━━━ TASK INPUTS ━━━
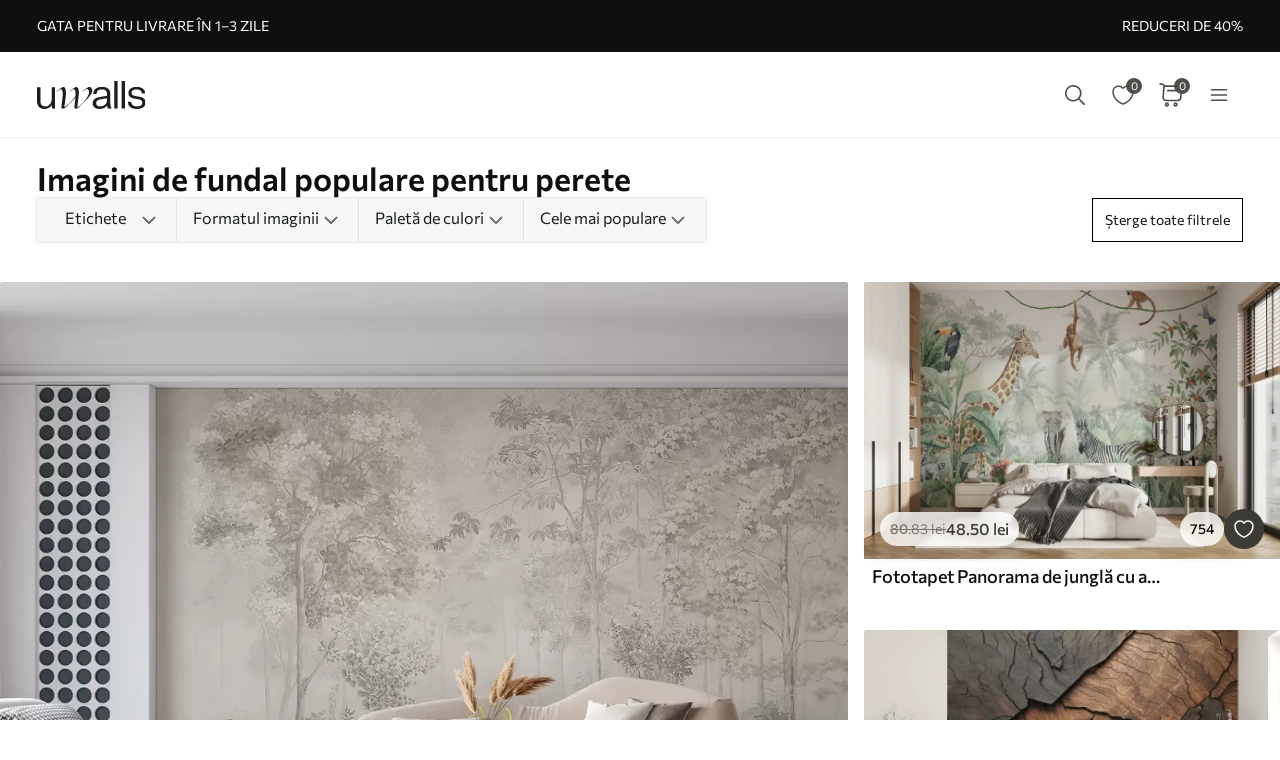

--- FILE ---
content_type: text/html; charset=UTF-8
request_url: https://uwalls.ro/ajax/getcartitemscount
body_size: -320
content:
{"cart_items_count":0,"analytics_data":{"country":"US","state":"","state_code":"","device_type":"desktop","timestamp":1770021331}}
━━━
**WHAT IS BEING ASKED**
Transcribe the entries word for word, without their pictures.

**EXERCISE RESULT**
--- FILE ---
content_type: text/html; charset=UTF-8
request_url: https://uwalls.ro/ajax/getcartitemscount
body_size: -320
content:
{"cart_items_count":0,"analytics_data":{"country":"US","state":"","state_code":"","device_type":"desktop","timestamp":1770021331}}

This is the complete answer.